▶ [Task]:
Write out again, unchanged, the lines starting at the one that contains "Looking at the image closely, is" and continuing through the final line, including both ends, and nothing else.

===== Supplied data =====

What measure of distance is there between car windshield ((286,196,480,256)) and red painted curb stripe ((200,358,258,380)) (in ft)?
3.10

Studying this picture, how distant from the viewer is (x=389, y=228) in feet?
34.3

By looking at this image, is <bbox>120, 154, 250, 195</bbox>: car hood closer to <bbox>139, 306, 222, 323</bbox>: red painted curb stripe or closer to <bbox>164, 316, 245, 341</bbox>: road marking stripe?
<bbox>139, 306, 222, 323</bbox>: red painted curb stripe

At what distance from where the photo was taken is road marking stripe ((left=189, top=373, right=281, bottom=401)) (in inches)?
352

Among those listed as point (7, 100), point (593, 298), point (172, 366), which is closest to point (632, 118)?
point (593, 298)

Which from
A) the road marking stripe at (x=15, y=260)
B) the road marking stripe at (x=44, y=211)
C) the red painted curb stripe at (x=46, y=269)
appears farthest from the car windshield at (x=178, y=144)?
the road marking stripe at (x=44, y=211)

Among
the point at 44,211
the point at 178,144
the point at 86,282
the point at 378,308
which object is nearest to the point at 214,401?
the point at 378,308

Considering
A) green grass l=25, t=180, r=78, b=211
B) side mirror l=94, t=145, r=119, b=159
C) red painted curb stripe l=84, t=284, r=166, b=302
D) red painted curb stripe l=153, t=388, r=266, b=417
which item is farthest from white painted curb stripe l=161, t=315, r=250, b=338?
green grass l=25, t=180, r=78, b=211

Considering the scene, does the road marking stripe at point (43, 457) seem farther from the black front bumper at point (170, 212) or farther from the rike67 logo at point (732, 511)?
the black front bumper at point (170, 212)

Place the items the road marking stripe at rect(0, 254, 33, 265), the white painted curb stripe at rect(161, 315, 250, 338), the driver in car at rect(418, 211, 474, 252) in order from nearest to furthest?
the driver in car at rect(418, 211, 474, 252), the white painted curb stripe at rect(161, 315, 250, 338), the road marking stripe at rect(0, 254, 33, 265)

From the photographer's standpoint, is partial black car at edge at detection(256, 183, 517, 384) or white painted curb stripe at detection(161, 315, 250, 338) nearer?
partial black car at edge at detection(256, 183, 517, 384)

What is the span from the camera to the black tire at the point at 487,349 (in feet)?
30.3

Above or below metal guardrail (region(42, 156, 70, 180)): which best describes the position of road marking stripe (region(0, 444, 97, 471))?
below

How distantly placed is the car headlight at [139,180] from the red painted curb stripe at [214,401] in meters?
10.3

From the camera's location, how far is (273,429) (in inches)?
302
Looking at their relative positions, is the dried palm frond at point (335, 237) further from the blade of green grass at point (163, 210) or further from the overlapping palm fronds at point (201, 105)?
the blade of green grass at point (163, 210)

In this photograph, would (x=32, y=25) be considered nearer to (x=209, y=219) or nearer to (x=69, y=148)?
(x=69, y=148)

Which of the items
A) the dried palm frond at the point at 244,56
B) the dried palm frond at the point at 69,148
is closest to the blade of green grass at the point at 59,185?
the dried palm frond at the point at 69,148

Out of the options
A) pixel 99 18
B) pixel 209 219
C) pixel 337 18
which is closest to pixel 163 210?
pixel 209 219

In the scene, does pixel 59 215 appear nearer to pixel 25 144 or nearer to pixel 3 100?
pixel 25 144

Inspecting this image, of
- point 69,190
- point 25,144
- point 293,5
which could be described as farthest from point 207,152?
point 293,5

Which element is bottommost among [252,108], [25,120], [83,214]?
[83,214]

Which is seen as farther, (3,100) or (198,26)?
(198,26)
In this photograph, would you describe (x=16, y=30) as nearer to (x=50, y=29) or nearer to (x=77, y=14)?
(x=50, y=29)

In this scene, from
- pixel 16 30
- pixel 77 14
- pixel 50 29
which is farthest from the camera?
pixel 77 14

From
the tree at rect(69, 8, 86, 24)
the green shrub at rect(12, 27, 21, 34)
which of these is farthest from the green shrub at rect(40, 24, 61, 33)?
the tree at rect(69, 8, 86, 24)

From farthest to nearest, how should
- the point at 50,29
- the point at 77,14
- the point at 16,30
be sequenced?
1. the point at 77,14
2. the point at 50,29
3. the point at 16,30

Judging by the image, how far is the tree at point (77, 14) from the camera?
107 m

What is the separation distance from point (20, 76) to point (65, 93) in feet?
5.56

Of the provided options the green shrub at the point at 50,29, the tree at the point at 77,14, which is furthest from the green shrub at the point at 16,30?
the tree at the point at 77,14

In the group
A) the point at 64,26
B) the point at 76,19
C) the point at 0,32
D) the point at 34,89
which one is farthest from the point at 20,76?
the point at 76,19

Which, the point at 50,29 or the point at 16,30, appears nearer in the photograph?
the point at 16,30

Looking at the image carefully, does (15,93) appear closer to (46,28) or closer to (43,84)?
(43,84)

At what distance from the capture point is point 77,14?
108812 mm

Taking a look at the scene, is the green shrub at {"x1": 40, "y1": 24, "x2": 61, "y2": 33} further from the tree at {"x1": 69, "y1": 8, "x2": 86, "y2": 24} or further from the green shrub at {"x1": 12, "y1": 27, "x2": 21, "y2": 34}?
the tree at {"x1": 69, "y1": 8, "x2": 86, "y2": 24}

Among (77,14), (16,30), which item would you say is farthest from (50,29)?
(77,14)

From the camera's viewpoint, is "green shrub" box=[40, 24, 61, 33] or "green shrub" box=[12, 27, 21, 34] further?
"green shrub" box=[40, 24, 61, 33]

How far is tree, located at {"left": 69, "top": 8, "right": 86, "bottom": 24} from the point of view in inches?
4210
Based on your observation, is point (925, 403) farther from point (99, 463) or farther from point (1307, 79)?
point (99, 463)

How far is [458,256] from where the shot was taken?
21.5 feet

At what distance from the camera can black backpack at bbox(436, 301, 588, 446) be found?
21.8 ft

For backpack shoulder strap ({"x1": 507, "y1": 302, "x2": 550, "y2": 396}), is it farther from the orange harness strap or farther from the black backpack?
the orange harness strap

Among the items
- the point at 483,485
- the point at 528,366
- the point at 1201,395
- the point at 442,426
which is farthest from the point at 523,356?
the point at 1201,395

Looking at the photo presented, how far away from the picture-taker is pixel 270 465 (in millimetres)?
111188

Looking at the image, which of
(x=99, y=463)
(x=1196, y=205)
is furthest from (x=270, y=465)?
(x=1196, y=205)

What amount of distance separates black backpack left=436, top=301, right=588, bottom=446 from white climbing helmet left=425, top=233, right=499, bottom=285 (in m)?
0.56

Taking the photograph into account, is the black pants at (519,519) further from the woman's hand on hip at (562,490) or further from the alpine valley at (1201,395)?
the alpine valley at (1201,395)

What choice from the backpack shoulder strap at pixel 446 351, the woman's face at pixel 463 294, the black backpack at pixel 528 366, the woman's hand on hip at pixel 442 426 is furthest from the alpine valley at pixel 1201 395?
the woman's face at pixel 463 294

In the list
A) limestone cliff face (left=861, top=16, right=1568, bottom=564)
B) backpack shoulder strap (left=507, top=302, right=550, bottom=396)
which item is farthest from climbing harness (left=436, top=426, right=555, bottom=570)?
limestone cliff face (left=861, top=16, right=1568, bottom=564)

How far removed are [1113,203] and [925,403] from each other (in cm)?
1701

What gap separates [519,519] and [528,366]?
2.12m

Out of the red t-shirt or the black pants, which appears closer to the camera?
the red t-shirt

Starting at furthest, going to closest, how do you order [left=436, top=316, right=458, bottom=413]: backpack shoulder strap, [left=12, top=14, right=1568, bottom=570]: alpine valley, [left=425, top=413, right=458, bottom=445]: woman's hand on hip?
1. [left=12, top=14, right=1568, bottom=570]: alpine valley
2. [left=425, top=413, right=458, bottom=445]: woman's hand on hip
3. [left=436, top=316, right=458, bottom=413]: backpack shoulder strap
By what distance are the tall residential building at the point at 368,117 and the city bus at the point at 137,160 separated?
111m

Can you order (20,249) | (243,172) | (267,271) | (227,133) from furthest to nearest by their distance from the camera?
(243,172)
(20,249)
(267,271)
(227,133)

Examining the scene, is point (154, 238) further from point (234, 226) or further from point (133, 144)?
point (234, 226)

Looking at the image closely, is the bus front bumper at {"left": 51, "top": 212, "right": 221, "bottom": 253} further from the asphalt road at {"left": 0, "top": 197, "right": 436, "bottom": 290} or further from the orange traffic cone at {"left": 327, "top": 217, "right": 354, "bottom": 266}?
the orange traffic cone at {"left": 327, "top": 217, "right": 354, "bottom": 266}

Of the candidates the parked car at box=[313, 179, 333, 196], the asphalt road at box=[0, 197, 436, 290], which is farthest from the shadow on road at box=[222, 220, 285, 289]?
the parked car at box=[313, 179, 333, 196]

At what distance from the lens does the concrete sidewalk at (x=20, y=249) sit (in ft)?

=====

▶ [Full answer]:
Looking at the image closely, is the bus front bumper at {"left": 51, "top": 212, "right": 221, "bottom": 253} further from the asphalt road at {"left": 0, "top": 197, "right": 436, "bottom": 290} or further from the orange traffic cone at {"left": 327, "top": 217, "right": 354, "bottom": 266}?
the orange traffic cone at {"left": 327, "top": 217, "right": 354, "bottom": 266}

Of the candidates the parked car at box=[313, 179, 333, 196], the asphalt road at box=[0, 197, 436, 290], which is farthest from the shadow on road at box=[222, 220, 285, 289]?
the parked car at box=[313, 179, 333, 196]

At what distance from the lens does the concrete sidewalk at (x=20, y=249) sit (in ft)?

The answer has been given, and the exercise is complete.